As a kid I spent every summer at the swimming pool. I was an amazingly gifted swimmer at an early age.
By the age of 4 I could cut the water with all four strokes. They made me practice with kids who were twice my age.
And even I found other sports that I loved more than swimming I still spent my summers competing in the water.
I never lost a race.
But as good as I was at swimming, I was a mess on the diving boards and no matter how hard I tried I could never do a flip.
I tried all the time but I couldn’t get the rotation and I’d land flat on my back.
Eventually, I realized it just wasn’t ever going to happen. So, I stopped trying and moved on.
She was a wonderful writer and I’m sure she still is.
She can be witty. She can be dark. She can be insightful. She can cut me to the bone.
One day, a surprise was waiting on the page. I hated reading it. I hated how it made me feel.

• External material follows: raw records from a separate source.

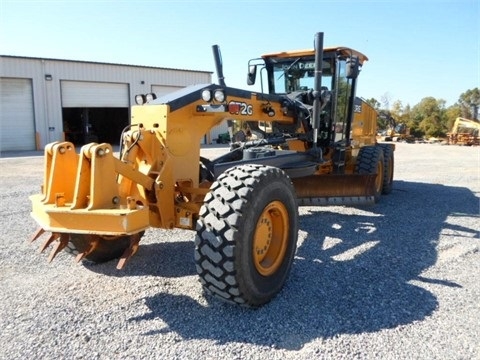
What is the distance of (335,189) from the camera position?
663 cm

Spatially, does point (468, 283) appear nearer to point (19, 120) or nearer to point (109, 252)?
point (109, 252)

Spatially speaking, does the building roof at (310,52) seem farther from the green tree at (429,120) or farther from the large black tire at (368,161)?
the green tree at (429,120)

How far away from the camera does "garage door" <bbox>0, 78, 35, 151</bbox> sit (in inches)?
885

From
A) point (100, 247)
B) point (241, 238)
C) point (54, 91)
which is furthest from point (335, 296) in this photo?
point (54, 91)

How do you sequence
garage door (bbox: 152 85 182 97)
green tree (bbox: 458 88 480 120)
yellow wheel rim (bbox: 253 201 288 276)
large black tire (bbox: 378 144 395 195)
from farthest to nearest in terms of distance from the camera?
green tree (bbox: 458 88 480 120), garage door (bbox: 152 85 182 97), large black tire (bbox: 378 144 395 195), yellow wheel rim (bbox: 253 201 288 276)

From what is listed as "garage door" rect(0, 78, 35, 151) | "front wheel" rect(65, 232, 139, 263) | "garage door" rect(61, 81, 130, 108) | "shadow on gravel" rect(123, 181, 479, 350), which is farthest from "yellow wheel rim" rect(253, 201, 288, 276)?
"garage door" rect(61, 81, 130, 108)

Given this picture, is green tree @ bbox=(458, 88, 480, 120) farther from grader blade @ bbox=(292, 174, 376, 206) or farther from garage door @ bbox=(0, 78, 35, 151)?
grader blade @ bbox=(292, 174, 376, 206)

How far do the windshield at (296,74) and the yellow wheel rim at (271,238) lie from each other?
3736 mm

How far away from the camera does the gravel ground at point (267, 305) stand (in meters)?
2.90

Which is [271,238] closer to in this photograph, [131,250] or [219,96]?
[131,250]

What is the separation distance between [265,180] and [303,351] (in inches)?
53.5

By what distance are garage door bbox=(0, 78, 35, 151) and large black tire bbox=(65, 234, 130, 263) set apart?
21457mm

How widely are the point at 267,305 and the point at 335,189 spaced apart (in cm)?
349

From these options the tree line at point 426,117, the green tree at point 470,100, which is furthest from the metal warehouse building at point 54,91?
the green tree at point 470,100
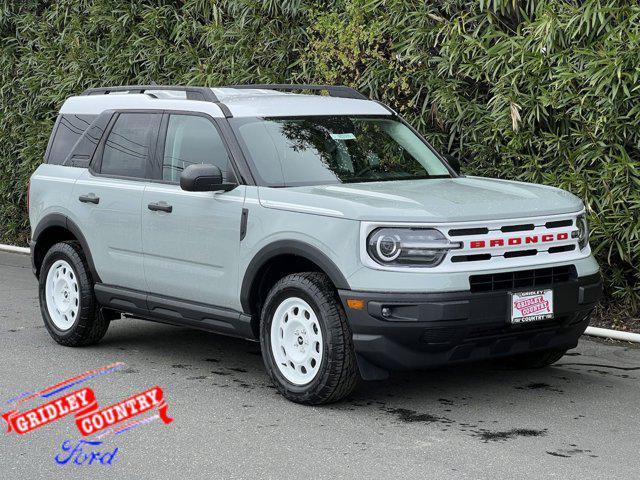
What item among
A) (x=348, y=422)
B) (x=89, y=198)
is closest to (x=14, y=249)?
(x=89, y=198)

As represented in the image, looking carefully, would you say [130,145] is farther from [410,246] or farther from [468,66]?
[468,66]

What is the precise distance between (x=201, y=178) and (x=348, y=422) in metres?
1.72

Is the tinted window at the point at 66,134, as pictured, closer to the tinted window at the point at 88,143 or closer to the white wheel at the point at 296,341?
the tinted window at the point at 88,143

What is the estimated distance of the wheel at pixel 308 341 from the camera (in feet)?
20.9

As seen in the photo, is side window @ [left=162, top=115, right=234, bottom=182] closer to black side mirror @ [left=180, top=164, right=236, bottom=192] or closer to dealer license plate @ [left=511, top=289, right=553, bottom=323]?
black side mirror @ [left=180, top=164, right=236, bottom=192]

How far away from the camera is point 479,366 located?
7605 mm

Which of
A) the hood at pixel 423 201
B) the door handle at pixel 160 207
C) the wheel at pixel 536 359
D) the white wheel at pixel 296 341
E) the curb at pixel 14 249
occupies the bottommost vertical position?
the curb at pixel 14 249

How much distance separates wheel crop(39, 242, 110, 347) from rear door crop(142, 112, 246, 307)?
31.4 inches

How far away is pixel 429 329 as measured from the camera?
20.1ft

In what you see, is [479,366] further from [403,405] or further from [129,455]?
[129,455]

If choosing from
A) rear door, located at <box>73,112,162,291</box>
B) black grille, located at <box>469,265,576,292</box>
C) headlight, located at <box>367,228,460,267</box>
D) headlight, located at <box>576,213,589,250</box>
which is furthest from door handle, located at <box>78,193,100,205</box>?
headlight, located at <box>576,213,589,250</box>

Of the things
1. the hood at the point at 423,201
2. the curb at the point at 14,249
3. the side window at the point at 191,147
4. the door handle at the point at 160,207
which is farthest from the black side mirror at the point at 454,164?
the curb at the point at 14,249

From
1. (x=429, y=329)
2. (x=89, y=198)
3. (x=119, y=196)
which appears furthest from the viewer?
(x=89, y=198)

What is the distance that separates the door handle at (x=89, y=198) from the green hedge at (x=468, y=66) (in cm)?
334
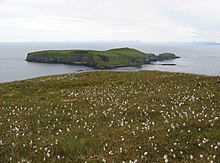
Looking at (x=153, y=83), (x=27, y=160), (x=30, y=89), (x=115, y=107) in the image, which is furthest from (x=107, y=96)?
(x=27, y=160)

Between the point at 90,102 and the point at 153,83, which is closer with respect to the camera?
the point at 90,102

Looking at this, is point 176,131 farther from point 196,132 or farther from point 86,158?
point 86,158

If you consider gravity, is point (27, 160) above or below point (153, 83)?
below

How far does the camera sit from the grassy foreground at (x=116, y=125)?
406 inches

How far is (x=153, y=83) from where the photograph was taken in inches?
991

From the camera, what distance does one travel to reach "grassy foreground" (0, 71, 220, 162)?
10.3 m

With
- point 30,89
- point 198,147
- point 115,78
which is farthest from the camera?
point 115,78

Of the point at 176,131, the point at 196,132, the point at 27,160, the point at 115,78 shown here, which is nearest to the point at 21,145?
the point at 27,160

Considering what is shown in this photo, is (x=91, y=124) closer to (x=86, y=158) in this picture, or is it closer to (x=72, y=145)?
(x=72, y=145)

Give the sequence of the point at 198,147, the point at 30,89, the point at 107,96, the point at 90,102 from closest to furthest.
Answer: the point at 198,147
the point at 90,102
the point at 107,96
the point at 30,89

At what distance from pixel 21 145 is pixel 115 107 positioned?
6.62m

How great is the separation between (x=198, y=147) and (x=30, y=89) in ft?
64.9

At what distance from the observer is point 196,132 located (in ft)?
37.9

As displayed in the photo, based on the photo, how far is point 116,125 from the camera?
13.8m
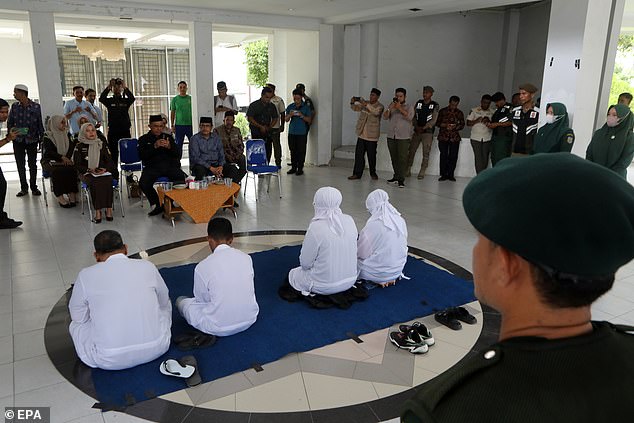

I’d trusted so much in someone who, at the end of the day, it seemed did not feel at all.
It had all the trappings of something beautiful and glorious but it was just pretty paper held together with elegant ribbons curled into graceful bows wrapped around an empty box.
She kept writing, as she always had but her words rang hollow.
And so, I stopped reading.
I’ll never stop loving. I’ll never stop caring.
But at some point, you just have to stop attempting to do what is beyond your ability.
Somethings are just never going to happen.